**To be done**
Count the lines in the data below that contain the string "jacket", matching case, and give only that number.

**Data provided**
════════════════

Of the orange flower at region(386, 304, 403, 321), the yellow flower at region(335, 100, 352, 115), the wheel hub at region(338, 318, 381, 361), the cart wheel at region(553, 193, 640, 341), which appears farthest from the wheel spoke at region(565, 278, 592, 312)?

════════════════

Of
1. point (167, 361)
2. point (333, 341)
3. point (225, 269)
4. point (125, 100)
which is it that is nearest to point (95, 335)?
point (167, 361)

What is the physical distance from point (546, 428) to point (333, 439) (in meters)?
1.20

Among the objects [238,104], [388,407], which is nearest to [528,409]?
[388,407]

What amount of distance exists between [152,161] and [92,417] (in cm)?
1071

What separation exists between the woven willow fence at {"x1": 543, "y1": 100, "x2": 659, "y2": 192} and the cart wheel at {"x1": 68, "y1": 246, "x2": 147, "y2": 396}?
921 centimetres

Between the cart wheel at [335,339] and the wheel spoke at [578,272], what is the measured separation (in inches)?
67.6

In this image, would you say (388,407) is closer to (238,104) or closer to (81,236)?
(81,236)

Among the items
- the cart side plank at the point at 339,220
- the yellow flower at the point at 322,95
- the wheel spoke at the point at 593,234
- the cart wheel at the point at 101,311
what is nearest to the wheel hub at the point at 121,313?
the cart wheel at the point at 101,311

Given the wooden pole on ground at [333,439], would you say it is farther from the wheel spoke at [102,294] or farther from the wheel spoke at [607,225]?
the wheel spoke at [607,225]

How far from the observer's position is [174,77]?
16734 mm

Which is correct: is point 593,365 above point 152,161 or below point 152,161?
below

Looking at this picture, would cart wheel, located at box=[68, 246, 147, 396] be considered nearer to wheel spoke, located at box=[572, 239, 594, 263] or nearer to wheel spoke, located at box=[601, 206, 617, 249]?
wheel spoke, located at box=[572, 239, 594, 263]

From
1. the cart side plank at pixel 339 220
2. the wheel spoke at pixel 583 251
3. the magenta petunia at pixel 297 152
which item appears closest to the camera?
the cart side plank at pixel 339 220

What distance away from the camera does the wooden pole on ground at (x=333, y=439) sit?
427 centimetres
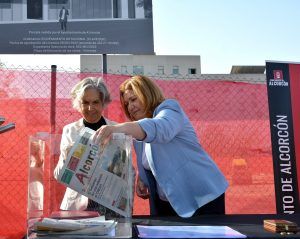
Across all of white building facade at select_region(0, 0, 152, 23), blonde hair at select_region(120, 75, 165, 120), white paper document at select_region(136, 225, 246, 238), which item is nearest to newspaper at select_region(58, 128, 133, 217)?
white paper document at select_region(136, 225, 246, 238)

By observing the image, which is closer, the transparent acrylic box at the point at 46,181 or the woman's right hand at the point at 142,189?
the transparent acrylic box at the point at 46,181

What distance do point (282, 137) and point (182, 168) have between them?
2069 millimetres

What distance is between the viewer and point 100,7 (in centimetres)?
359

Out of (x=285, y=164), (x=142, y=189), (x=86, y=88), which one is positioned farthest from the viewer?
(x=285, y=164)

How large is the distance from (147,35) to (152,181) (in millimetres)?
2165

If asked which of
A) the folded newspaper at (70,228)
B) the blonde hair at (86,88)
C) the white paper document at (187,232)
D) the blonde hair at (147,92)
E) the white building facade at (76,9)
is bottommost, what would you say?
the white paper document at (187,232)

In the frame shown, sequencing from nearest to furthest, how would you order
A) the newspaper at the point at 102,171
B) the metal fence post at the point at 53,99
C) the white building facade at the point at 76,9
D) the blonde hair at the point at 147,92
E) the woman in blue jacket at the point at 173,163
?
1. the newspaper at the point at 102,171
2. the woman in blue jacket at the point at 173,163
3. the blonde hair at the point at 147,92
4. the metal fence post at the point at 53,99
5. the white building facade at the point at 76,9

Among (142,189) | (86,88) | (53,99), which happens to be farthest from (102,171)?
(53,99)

════════════════

**Output for this task**
2